--- Job ---
Repeat the following entries word for word, leaving out the pictures.

Rows of spatial question data
--------------------------------------------------

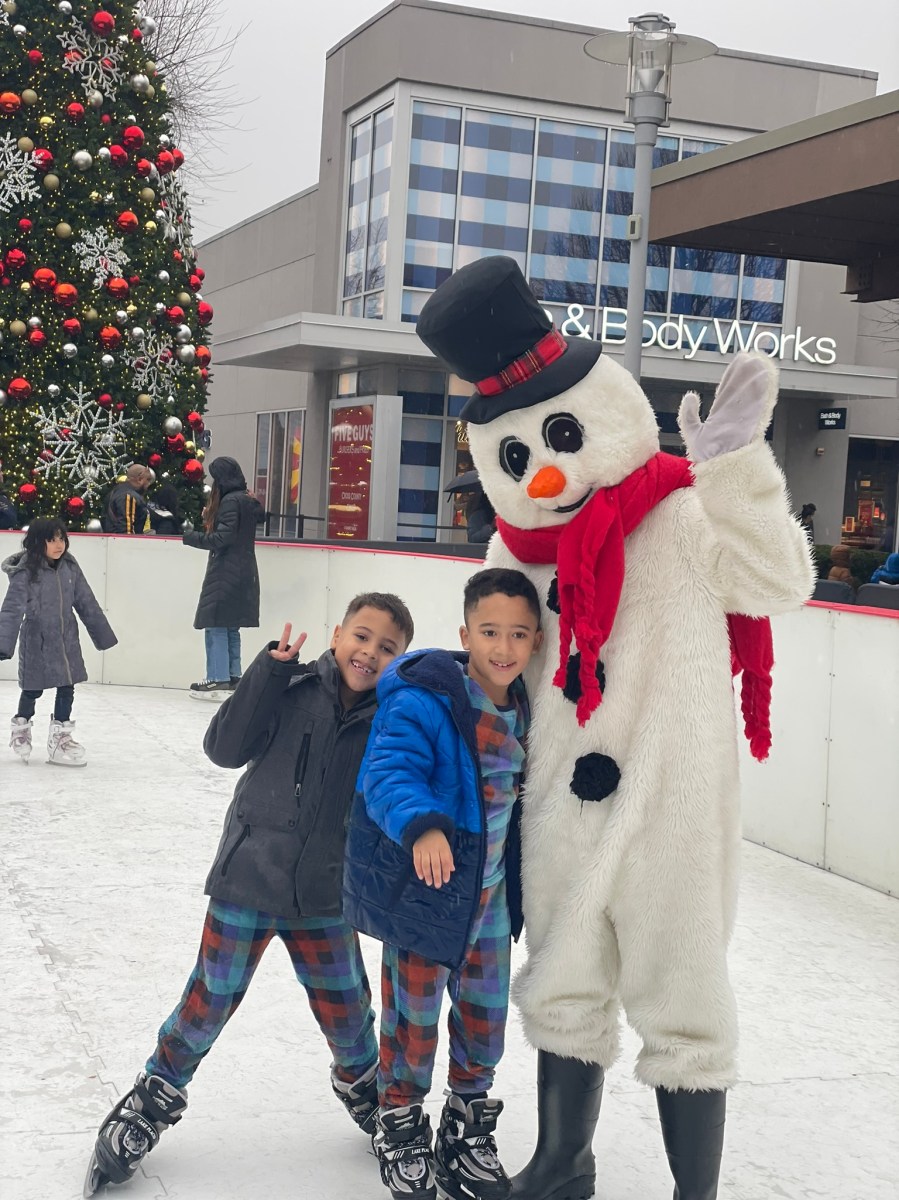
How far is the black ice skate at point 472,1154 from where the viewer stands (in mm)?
2457

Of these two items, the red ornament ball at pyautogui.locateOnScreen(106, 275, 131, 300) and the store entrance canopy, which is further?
the red ornament ball at pyautogui.locateOnScreen(106, 275, 131, 300)

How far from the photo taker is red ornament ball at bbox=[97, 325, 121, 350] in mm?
10539

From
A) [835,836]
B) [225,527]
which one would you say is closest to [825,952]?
[835,836]

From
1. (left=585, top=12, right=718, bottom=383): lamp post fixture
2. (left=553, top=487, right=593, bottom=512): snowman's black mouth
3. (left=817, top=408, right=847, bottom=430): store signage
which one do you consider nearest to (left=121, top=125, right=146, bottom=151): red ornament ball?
(left=585, top=12, right=718, bottom=383): lamp post fixture

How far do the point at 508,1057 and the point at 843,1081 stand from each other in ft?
2.72

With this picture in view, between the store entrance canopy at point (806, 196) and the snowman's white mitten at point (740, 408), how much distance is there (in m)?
5.28

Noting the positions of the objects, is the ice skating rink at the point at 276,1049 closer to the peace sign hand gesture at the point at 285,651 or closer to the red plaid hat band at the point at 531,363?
the peace sign hand gesture at the point at 285,651

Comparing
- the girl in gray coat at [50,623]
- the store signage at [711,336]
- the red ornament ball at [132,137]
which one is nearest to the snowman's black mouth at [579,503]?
the girl in gray coat at [50,623]

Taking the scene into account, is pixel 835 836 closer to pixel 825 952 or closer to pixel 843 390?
pixel 825 952

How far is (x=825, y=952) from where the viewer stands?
14.3ft

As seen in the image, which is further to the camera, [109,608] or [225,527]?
[109,608]

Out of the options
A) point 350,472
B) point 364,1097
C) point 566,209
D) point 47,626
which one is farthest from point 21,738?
point 566,209

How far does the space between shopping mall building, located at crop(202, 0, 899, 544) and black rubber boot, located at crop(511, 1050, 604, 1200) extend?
1643 cm

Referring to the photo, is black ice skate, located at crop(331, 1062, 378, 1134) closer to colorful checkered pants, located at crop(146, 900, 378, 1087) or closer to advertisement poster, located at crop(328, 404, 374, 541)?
colorful checkered pants, located at crop(146, 900, 378, 1087)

--------------------------------------------------

--- Task response ---
How far is the black ice skate at point 472,1154 from where the viewer stands (in mm)?
2457

Of these two items, the red ornament ball at pyautogui.locateOnScreen(106, 275, 131, 300) and the store entrance canopy, which is further?
the red ornament ball at pyautogui.locateOnScreen(106, 275, 131, 300)

How far from the photo taker is red ornament ball at bbox=[97, 325, 121, 350] in mm?
10539

From
A) [835,836]
B) [225,527]
which one would you say is closest to [825,952]?
[835,836]

From
1. (left=585, top=12, right=718, bottom=383): lamp post fixture
2. (left=553, top=487, right=593, bottom=512): snowman's black mouth
3. (left=817, top=408, right=847, bottom=430): store signage
which one do you consider nearest to (left=121, top=125, right=146, bottom=151): red ornament ball?
(left=585, top=12, right=718, bottom=383): lamp post fixture

How far do the point at 508,1057 and the point at 843,1081 stand from each other in ft?
2.72

With this picture in view, between the store entrance canopy at point (806, 196) and the snowman's white mitten at point (740, 408), how much distance is there (in m)?
5.28

Noting the positions of the objects, is the ice skating rink at the point at 276,1049 closer to the peace sign hand gesture at the point at 285,651 or closer to the red plaid hat band at the point at 531,363?
the peace sign hand gesture at the point at 285,651

Comparing
- the girl in gray coat at [50,623]
- the store signage at [711,336]
- the red ornament ball at [132,137]
which one is nearest to the snowman's black mouth at [579,503]?
the girl in gray coat at [50,623]

Taking the scene into account, is pixel 835 836 closer to pixel 825 952 or closer to pixel 843 390?
pixel 825 952

How far is (x=825, y=952) from where the viewer stands?
14.3ft

As seen in the image, which is further to the camera, [109,608] or [225,527]?
[109,608]

Out of the options
A) point 350,472
B) point 364,1097
C) point 566,209
D) point 47,626
which one is farthest from point 21,738?
point 566,209

How far does the space between shopping mall building, located at crop(202, 0, 899, 544) and black rubber boot, located at crop(511, 1050, 604, 1200) extend?
1643 cm

Referring to the photo, is black ice skate, located at crop(331, 1062, 378, 1134) closer to colorful checkered pants, located at crop(146, 900, 378, 1087) or closer to advertisement poster, located at crop(328, 404, 374, 541)?
colorful checkered pants, located at crop(146, 900, 378, 1087)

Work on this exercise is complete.